[START OF SOURCE PASSAGE]
Search Engine Dilemma

The history of Internet search engines can be traced back to the year 1990 when a group of understudies from McGill University of Montreal created Archie, a script-based data-gathering program that downloaded the directory listings of all the files located on File Transfer Protocol (FTP) sites and created a searchable database of file names. Archie was a response to the primary method of storing and retrieving files in the pre-web days. After the introduction of the World Wide Web in 1991, the Internet started expanding outside the domain of academia, it gained critical mass with the introduction of a web browser called ‘Mosaic’. Parallel to Mosaic first search engine called ‘Wandex’ was introduced. One of the most prominent search engines ‘Google’ was launched in the year 2001 along with its prominent peers Yahoo! Search, MSN Search, and Bing. The backend of the search engine is very complicated but in the end, all the functionality can be condensed and explained by defining it as a curator of URLs and facilitator of access[1].


It is to be noted that the Indian regime for data protection is in an evolutionary stage, with the recent passage of new Intermediaries guidelines, 2021[2], the government aims at creating a liability principle for the existing intermediaries operating in India. The search engine compliances are a grey area which was identified in the recent case filed by Google challenging New IT rules[3], the argument which was put forth by Google’s representing counsel was that it is a ‘mere aggregator’. Search engines can be treated as the facilitator of access to various websites, this is correct on the surface of it, but once we take the look at the backend it starts getting complicated, akin to a library it has an index of all the URLs and by the virtue of tags, a particular website can be placed on the search engine anywhere, may it be on top or bottom.


"Tags" are keywords or term assigned to a piece of information which defines the position of a website on the search engine[4], a tag can be related to anything and those tags can lead to the information which might be false in nature and can potentially affect the sanctity of the country. So Google's claim that it’s a ‘Mere Aggregator’ might not be correct. Search Engines are responsible for documenting URLs of websites based upon their tags which brings it under the ambit of intermediaries guidelines because "Indexing" is a form of automated curation[5], and if we closely look into the case of Metropolitan International Schools Limited Vs. Design Technica Corporation, Google UK, and Google Inc.[6] it was made clear that indexing done by Google was completely automated with no human intervention, there is no possible way to control all the results which appear at the receiving end, so the court decided that Google is “an intermediary but a different kind of intermediary.”[7]Since the process is automated it can be trained to target malicious tags, but the problem will ensue in a jurisdiction like ours when legal authorities apply rules that are not developed to address and fulfil content removal requests to its fullest extent. Websites and their content listed among search results are created and uploaded by third parties; websites are owned by third parties, not the search engine operator, which makes it legally and technically impossible to interfere with the content. Suggestions and placement of websites with malicious tags can be filtered through the automated processes.[8]Our recent law is underdeveloped if we look at the definition of ‘online curated content”[9] it only covers audio visual content not any other type of curated content.
[END OF SOURCE PASSAGE]
[START OF DATA ROWS]
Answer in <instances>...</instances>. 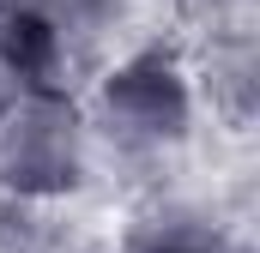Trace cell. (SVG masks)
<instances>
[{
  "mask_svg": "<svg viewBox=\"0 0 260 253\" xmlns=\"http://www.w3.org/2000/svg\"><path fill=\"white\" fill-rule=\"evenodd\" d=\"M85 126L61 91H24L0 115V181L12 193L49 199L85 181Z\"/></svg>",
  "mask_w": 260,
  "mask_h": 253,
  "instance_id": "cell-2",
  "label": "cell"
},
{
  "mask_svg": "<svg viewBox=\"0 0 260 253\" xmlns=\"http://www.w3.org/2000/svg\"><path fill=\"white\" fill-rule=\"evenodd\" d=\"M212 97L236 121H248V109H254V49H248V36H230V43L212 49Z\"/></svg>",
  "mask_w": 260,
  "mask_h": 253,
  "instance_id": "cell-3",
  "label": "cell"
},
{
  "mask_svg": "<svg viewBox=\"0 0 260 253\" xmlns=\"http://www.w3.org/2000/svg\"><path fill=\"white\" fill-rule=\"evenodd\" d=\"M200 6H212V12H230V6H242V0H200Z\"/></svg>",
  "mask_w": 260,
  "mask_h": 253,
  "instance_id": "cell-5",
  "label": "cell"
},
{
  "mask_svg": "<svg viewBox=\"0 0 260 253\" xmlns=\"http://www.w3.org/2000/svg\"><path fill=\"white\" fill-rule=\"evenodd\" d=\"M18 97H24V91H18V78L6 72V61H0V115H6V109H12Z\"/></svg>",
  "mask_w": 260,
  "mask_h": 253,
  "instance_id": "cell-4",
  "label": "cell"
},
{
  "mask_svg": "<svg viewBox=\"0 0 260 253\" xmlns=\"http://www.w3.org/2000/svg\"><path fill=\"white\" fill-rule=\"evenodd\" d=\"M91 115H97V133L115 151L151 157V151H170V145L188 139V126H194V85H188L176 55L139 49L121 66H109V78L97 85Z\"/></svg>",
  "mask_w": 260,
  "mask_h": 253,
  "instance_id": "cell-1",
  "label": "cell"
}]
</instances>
[END OF DATA ROWS]
=== TASK DETAILS ===
Pick up the essay on search engines and India's intermediary rules after its final sentence and continue writing it. The rows play no part in this exercise.

=== ANSWER TO THIS PROBLEM ===
However, if we look at the definition ‘access control mechanisms’[10]it covers the measures to controlled access to online curated content and ‘access services’ means any measure, including any technical measures, for controlling the access to the online curated content, meaning that a company would have to allocate the mechanism for tackling of situations like spamdexing[11] in case of a search engine. Even the definition of ‘content’[12] covers all electronic records meaning that malicious tags associated with the search engine optimization can be controlled using the mechanisms deployed by a search engine. The problem which might be encountered in tackling all the spamdexed or Meta tagged websites will be that they have to upgrade tag library from time to time. So the argument of it being a ‘Mere Aggregator’ might not be correct in its entirety.


However, a need to develop a flexibility in the definition of Online Curated Content is required, Indexing URLs is also a form of a curation and what is curated and what is not should be covered under the compliances by the search engine. Currently, the definition of Online Curated Content and Content is not broad enough to cover all of the aforementioned. controls like SEO compliances might prove to be beneficial for the companies.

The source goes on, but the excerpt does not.